Google Groups no longer supports new Usenet posts or subscriptions. Historical content remains viewable.
Dismiss

Gawk IGNORECASE=0 vs =1

26 views
Skip to first unread message

J Naman

unread,
Feb 23, 2022, 4:34:42 PM2/23/22
to
Benchmarks have been mentioned recently in some of these posts. Recently, I benchmarked IGNORECASE=0 vs =1 under GAWK Ver 5.1.1
The result is no surprise, 128% difference for this one benchmark.
I am just reporting the quantitative difference. The wall clock time difference
can be non-trivial for processing large files having hundreds of
thousands of lines of text.
The benchmark was for a set of six statements:
four of the form:
if(str~/^text/) {return;}
plus two statements:
if(str~/^[A-Z]+$/) {return;}
if(str~/^[a-z]+$/) {return;}
The results over a aggregate 3 million loops:
Score Test
817 Avg IGN=1
640 Avg IGN=0
128% difference

Also, I reran the same test with "? at the beginning
and end of all six regexps. The scores were
not significantly different than the above.

* These Scores are scaled. I was previously warned
not to report actual CPU or clock times for one particular system.

Ed Morton

unread,
Feb 23, 2022, 4:55:36 PM2/23/22
to
Were there 128% more matches or some other difference in the matched
strings? Without knowing what the input contained it's hard to know what
those results mean. What were you hoping to test by adding `"?` to the
regexps? Without knowing how IGN=1 compares to the alternative of
`tolower(str) ~ /^[a-z]+$/` I'm not sure what we could actually do with
this information.

Ed.

J Naman

unread,
Feb 23, 2022, 11:45:10 PM2/23/22
to
Here are six results, scaled: (not surprising to me)
IC=0 IC=1 1/0
low 108 226 109% longer
Mix 100 228 128% longer
UP 111 225 102% longer

low = "include variable function namespace x"
*-*-*
Problems to solve:
(A) Write out the gawk thread again, starting with "I am just reporting" and going on through "lines of text.", with "large files" replaced by "big files".
(B) According to the gawk thread, which version of GAWK was used to benchmark IGNORECASE=0 against IGNORECASE=1?
(C) Go on with the gawk thread from the point where it stops.
*-*-*
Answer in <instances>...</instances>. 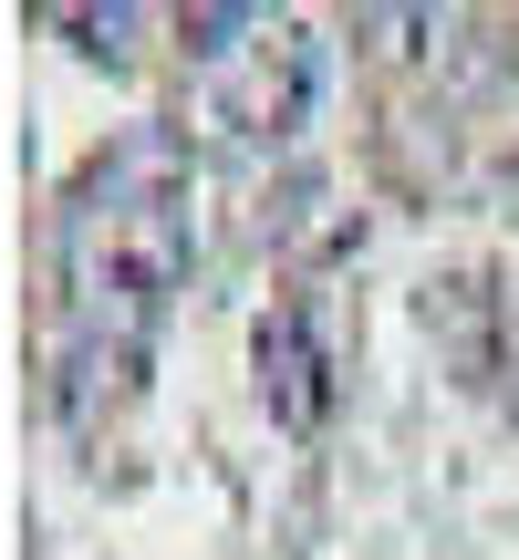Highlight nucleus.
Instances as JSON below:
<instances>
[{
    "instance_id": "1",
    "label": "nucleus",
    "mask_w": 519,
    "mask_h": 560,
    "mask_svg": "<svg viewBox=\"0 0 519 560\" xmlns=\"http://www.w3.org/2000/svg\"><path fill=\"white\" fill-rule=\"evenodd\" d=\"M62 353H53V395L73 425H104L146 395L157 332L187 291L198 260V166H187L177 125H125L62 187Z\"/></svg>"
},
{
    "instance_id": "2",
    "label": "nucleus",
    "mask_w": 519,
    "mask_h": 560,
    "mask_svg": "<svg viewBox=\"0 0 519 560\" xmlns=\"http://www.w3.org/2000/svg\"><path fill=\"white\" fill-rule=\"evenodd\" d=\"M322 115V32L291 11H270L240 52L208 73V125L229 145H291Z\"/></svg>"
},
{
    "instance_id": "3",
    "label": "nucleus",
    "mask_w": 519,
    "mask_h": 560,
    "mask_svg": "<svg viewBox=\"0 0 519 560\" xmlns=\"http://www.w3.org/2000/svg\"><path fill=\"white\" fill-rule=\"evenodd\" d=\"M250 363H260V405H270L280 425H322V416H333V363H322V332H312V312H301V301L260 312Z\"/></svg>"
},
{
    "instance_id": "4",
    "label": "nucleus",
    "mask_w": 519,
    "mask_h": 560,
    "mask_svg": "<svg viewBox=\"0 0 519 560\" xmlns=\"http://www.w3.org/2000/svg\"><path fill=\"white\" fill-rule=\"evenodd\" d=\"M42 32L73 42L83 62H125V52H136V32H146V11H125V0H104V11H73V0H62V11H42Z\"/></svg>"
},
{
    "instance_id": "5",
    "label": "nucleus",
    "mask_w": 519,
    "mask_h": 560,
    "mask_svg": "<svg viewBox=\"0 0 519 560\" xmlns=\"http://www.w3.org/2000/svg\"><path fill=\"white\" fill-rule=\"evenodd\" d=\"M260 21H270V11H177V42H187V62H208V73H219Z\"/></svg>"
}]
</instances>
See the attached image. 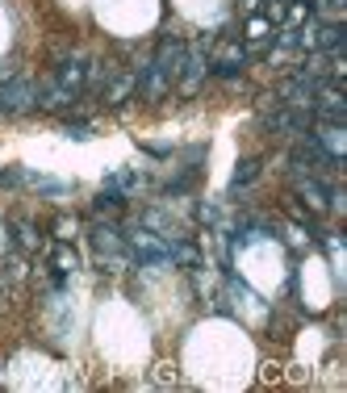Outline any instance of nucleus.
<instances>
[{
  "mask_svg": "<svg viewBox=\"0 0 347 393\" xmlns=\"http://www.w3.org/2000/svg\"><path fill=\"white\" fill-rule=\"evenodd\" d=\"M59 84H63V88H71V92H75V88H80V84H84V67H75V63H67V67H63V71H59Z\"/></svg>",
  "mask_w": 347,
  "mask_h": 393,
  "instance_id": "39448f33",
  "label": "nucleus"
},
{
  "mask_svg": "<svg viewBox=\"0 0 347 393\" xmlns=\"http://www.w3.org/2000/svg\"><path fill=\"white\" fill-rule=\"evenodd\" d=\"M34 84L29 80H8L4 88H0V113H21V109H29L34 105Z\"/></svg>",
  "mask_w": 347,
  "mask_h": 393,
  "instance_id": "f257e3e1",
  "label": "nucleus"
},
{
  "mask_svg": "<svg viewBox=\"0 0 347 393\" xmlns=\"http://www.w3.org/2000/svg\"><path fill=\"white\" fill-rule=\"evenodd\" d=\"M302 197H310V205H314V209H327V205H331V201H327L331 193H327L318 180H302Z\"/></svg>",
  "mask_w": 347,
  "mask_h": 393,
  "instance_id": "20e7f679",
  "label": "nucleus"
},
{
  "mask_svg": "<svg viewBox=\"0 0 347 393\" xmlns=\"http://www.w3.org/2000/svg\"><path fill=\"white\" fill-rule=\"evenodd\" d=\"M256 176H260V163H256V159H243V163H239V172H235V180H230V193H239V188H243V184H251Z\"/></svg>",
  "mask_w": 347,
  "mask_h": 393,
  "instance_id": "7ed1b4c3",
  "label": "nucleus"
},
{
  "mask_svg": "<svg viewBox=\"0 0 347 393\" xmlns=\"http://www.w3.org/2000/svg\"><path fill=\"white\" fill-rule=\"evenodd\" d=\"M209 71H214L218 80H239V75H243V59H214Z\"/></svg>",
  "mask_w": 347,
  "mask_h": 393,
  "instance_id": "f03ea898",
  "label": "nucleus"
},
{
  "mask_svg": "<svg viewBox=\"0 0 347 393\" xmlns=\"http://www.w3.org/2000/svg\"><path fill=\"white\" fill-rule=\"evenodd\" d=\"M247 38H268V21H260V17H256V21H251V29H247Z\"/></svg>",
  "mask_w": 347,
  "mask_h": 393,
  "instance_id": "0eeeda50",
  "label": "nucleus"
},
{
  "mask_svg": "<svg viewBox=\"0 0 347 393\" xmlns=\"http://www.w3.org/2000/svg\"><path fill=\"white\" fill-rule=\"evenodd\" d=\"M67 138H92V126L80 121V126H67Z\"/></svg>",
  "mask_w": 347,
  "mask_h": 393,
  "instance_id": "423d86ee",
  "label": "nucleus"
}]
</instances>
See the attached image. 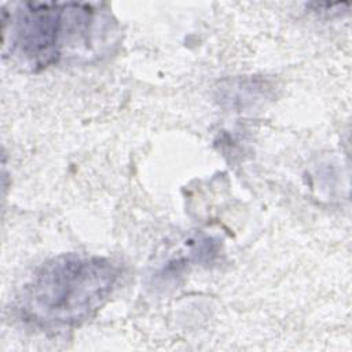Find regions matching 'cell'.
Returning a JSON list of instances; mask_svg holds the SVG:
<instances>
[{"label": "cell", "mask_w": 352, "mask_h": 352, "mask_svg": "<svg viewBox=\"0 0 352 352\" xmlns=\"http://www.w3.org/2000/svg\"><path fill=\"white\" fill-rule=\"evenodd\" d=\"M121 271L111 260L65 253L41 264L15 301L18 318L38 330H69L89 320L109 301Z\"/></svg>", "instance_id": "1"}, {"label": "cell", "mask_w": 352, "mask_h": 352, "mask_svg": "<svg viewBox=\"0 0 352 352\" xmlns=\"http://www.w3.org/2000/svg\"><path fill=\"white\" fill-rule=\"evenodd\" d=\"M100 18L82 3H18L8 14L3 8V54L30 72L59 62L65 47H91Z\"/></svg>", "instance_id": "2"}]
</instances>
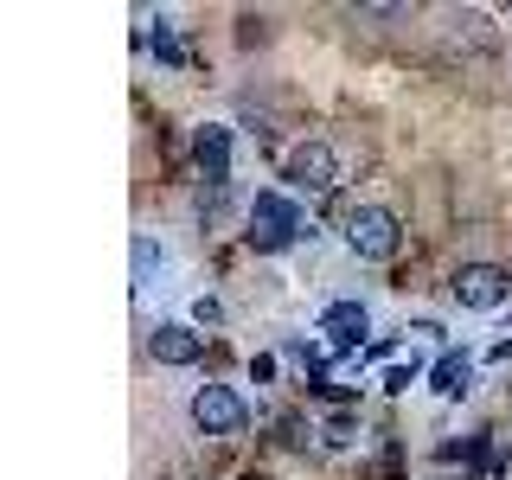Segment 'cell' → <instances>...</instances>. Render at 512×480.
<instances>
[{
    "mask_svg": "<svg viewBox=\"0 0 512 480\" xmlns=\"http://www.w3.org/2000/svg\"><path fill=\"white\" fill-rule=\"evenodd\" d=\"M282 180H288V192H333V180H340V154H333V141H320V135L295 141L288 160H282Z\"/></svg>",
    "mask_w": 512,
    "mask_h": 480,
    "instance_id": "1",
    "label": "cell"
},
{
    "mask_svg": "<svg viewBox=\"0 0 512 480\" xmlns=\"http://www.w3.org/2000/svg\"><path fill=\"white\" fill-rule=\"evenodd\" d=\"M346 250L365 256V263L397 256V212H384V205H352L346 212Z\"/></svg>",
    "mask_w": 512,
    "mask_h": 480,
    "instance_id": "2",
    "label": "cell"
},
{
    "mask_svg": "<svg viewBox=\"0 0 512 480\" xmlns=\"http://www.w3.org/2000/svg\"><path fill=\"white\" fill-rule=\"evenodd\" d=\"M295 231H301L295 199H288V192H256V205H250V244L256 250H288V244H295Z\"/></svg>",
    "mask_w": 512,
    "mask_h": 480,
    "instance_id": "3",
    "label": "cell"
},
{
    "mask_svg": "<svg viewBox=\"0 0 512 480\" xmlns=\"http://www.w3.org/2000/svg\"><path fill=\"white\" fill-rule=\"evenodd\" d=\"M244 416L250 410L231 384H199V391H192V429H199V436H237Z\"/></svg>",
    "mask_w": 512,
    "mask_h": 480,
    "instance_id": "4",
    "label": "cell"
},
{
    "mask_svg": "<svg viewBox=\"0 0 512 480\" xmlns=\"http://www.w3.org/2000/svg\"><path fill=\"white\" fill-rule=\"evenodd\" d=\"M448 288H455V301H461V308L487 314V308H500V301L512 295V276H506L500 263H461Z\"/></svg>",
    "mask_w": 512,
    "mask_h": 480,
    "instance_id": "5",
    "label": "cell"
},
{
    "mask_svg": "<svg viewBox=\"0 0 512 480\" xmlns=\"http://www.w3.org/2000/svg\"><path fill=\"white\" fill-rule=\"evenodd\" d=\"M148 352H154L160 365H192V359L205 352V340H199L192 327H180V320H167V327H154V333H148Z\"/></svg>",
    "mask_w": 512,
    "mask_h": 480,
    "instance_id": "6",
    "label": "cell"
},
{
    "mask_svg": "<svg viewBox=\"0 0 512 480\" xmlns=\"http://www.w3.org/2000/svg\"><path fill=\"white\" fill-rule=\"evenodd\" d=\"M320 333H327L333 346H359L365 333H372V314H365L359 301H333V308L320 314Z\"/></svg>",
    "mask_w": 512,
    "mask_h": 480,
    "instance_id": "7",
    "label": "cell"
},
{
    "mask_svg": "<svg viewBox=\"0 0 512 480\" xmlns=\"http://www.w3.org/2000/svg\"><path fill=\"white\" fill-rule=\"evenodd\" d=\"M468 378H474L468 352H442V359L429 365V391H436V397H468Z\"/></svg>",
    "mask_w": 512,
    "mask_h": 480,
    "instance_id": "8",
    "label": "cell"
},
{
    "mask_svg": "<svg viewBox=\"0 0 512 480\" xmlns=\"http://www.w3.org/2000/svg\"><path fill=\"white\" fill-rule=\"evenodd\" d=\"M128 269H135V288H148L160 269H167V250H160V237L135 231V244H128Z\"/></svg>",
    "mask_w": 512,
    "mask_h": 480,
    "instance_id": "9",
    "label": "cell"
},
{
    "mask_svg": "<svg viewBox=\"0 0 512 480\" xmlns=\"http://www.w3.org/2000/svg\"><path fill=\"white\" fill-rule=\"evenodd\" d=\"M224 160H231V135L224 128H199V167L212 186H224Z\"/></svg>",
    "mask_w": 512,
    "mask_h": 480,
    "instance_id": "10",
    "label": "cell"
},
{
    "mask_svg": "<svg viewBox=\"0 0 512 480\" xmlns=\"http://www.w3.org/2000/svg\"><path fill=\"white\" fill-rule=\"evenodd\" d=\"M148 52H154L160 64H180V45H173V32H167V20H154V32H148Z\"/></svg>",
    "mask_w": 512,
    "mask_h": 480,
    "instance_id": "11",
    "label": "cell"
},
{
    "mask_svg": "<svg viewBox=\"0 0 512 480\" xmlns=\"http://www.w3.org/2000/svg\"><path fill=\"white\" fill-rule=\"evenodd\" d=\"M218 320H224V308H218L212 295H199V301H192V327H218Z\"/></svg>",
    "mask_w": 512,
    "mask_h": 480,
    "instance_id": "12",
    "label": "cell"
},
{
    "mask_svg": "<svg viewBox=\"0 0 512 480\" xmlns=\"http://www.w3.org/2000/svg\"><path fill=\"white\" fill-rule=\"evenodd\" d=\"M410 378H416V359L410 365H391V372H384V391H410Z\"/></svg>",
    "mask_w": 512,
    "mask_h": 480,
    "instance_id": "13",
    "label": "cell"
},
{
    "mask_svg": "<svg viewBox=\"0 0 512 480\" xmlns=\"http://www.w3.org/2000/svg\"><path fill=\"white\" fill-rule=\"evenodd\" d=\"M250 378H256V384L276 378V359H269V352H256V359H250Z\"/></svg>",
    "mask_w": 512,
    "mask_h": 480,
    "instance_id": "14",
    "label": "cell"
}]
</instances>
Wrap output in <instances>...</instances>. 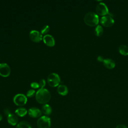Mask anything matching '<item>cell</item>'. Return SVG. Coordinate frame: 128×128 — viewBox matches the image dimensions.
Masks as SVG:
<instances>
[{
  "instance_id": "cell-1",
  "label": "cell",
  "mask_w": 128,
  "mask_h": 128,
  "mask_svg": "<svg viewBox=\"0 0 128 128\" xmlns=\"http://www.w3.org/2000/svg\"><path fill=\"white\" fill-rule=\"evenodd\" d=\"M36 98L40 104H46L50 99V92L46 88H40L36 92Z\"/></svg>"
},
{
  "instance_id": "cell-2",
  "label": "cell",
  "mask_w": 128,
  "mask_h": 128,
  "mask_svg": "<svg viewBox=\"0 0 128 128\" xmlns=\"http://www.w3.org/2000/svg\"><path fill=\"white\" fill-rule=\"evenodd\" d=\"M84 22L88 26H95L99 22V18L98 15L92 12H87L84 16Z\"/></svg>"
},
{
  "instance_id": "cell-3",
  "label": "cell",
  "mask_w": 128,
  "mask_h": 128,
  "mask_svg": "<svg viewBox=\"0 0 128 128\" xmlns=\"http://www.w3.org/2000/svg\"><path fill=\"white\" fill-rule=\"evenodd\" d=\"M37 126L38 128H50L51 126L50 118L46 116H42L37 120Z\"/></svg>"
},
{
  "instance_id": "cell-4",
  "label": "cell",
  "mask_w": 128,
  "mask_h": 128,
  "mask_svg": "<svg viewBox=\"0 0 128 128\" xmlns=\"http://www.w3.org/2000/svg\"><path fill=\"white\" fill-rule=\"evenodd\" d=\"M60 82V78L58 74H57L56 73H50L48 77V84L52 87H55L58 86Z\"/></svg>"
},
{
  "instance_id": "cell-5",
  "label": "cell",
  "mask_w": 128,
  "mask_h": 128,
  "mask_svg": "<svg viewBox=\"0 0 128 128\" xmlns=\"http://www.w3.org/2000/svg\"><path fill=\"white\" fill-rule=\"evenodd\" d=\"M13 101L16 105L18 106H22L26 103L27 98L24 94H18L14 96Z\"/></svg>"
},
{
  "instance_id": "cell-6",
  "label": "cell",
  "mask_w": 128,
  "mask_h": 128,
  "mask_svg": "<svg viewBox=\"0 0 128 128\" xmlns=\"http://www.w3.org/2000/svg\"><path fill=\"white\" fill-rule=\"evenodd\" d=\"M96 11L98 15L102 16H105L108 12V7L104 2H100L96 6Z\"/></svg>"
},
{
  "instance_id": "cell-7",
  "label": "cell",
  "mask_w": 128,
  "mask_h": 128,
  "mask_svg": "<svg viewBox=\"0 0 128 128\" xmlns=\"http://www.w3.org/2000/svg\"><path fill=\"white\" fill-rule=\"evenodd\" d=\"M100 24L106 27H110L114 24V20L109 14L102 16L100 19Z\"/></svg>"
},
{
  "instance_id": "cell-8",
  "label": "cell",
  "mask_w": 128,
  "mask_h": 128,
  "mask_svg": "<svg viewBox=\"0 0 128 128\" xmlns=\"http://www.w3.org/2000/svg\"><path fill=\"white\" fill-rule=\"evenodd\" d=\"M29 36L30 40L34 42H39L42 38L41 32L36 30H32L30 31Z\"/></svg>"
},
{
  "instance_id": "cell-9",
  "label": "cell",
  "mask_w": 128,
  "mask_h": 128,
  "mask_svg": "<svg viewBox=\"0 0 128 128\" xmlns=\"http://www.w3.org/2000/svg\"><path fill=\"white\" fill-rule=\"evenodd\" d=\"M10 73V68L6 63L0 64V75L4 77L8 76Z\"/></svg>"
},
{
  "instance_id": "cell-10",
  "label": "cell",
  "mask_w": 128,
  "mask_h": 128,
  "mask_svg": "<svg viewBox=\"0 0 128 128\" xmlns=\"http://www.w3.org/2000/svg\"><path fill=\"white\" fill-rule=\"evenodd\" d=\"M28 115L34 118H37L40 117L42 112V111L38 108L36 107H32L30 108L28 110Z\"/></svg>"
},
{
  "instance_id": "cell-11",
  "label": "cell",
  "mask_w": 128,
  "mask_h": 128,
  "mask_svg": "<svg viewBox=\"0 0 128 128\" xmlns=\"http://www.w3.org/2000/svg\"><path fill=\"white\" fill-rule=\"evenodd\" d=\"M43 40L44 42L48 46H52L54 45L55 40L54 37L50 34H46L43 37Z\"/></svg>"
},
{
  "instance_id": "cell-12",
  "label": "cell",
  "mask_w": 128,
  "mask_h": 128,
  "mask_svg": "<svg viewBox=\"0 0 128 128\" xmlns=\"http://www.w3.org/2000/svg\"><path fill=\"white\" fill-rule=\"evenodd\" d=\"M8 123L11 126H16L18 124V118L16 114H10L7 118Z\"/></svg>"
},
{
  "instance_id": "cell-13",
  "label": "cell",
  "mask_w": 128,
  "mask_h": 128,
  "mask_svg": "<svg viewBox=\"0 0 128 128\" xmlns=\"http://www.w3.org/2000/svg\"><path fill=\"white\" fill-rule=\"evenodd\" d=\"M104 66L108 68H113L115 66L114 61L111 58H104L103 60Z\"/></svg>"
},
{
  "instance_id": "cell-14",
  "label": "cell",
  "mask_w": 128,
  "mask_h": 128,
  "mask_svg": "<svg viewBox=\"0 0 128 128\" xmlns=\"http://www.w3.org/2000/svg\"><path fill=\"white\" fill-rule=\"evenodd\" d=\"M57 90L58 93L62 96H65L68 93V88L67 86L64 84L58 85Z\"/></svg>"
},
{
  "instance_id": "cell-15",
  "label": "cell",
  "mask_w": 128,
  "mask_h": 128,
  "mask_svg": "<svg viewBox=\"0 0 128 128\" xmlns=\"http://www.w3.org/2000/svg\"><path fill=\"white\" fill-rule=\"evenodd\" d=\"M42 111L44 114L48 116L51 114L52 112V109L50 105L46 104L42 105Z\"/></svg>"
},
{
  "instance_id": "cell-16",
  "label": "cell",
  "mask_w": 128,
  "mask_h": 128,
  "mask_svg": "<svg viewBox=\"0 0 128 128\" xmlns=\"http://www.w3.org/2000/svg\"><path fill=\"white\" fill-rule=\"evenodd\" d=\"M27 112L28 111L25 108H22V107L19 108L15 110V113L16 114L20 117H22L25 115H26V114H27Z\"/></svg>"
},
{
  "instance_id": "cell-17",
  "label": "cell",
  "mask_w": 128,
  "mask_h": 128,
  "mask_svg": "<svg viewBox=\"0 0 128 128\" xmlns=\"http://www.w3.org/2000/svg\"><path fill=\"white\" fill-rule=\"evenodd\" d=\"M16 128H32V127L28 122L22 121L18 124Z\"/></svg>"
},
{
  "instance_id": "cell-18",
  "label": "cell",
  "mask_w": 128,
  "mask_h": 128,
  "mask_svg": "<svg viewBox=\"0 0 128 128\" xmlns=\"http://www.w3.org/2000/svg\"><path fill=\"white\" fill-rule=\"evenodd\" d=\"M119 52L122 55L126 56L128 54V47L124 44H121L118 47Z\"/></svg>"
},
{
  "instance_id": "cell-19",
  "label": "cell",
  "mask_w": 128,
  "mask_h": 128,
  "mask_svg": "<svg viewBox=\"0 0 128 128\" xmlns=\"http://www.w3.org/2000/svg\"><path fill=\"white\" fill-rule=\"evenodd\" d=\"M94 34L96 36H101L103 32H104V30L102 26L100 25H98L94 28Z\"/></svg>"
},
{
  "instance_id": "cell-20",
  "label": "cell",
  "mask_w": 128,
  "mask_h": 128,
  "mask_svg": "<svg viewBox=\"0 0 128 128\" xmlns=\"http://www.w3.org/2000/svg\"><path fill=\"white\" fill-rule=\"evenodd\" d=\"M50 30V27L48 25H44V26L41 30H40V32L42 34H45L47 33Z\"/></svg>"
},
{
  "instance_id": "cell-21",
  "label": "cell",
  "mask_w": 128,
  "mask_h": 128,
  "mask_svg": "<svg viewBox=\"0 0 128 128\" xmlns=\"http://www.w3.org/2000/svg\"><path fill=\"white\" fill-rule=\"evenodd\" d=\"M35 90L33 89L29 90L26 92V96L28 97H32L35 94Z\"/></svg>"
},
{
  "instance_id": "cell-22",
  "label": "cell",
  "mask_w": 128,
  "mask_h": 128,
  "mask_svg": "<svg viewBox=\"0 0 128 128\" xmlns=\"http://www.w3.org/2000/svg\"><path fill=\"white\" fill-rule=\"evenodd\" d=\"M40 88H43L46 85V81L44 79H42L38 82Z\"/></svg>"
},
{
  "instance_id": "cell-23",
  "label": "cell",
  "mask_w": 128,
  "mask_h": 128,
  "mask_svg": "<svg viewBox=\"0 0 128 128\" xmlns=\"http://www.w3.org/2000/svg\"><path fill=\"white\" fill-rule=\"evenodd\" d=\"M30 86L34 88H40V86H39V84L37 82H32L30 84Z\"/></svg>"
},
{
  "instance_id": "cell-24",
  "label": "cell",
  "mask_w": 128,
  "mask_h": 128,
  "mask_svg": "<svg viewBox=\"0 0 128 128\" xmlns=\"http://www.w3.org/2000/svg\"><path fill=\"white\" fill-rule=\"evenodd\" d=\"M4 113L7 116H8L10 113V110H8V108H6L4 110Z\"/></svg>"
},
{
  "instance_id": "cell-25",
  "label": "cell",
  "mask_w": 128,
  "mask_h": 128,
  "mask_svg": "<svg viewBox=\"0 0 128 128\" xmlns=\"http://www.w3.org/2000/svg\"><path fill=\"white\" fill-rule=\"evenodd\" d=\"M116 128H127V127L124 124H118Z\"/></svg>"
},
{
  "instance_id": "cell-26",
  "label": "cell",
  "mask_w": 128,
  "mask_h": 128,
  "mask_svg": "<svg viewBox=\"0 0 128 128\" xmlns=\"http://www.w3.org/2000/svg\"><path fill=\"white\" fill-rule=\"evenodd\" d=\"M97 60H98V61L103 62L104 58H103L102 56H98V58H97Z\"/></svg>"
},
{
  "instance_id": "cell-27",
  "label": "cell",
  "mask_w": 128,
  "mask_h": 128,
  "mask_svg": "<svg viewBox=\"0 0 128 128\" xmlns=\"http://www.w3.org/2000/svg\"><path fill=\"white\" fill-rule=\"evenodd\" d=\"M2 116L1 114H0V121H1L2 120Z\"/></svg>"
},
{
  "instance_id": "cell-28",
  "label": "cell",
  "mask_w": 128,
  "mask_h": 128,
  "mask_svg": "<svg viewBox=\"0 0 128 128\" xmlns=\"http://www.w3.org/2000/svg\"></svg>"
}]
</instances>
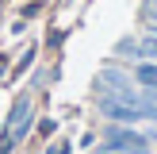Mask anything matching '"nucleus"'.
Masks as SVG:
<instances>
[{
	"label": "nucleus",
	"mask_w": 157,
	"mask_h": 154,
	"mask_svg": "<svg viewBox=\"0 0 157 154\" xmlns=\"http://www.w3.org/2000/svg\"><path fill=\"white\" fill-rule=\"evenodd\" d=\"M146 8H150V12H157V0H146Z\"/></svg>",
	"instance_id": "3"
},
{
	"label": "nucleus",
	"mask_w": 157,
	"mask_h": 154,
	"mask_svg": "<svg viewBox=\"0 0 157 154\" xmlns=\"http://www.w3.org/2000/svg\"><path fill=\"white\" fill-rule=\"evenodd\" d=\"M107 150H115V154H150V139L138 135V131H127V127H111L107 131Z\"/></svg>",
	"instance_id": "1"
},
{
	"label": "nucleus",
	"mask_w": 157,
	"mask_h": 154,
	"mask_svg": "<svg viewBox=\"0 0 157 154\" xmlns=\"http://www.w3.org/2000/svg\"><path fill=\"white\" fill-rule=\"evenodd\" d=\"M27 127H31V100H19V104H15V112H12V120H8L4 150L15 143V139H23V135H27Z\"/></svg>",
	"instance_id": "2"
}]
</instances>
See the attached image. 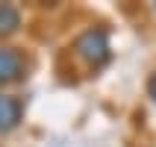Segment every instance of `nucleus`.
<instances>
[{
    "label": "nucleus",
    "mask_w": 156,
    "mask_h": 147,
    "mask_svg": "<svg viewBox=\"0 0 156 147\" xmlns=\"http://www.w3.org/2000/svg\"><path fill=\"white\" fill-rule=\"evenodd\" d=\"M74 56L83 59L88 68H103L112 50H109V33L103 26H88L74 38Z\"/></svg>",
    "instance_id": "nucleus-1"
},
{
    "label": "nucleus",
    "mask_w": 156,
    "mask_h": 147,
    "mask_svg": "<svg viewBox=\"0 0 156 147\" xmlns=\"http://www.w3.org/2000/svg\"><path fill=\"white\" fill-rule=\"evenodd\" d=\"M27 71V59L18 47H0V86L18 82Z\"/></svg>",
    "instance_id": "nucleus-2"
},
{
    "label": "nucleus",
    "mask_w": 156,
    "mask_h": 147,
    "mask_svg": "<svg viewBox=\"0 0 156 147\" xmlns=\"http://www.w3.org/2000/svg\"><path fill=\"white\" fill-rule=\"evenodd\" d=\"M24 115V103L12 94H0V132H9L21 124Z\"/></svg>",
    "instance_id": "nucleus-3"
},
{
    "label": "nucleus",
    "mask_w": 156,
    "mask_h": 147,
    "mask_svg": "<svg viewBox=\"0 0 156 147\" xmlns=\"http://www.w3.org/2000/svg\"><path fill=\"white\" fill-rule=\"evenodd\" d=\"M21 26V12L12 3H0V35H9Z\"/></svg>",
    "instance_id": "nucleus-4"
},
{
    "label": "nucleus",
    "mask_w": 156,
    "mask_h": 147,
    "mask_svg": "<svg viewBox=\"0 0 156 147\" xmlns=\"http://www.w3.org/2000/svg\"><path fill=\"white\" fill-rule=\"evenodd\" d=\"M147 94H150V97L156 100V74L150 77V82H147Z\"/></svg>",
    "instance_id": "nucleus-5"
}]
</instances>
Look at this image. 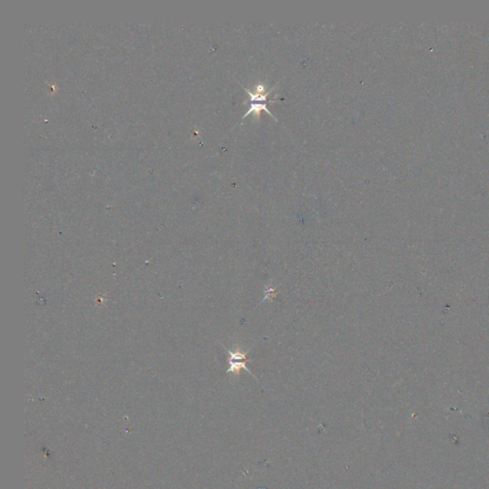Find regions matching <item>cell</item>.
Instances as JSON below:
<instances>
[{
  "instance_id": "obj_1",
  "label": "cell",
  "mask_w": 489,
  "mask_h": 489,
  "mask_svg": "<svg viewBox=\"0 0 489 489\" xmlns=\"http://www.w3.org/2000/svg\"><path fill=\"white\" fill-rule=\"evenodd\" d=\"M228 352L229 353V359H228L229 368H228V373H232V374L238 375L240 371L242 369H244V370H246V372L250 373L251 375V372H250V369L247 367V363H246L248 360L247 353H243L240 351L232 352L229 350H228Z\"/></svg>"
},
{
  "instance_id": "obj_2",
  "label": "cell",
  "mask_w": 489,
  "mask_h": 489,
*-*-*
Written answers:
(A)
I am just reporting the quantitative difference. The wall clock time difference
can be non-trivial for processing big files having hundreds of
thousands of lines of text.

(B) Version 5.1.1

(C)
Mix = "Include Variable Function NameSpace x"
UP = "INCLUDE VARIABLE FUNCTION NAMESPACE X"

function testmatch(str, x){ # all 7 regexp are tested every call
if(str~/^include variable function namespace x/) {x++} # lower
if(str~/^INCLUDE VARIABLE FUNCTION NAMESPACE X/) {x++} # upper
if(str~/^Include Variable Function NameSpace x/) {x++} # mixed
if(str~/^iNCLUDE vARIABLE fUNCTION nAMEsPACE X/) {x++} # Invert case
if(str~/^INclUde varIABLE FUnCtIon NamEspACe X/) {x++} # random case
if(str~/^[A-Z ]+$/) {x++}
if(str~/^[a-z ]+$/) {x++}
} #eofunc testmatch(str)

So, worst case, IGNORECASE=1 takes about twice as long. No surprise.
I forced testing all 7 regexp are every call because my real data doesn't match very often.
All of my regexp are mixed case and the file data are supposed to be.
tolower() on both input and regexp looks to be no better than
mixed case input to mixed case regexp
btw: 'random case' is a quirky feature of my editor I never had any use for before.

Ed Morton

unread,
Feb 24, 2022, 7:51:12 AM2/24/22
to
Am I right in thinking that by the above you mean your test script is
basically a script that calls that function some large number of times
in a loop with 1 of the stated strings, e.g.

BEGIN {
low = "include variable function namespace x"
for (i=1;i<=1000000;i++) testmatch(low)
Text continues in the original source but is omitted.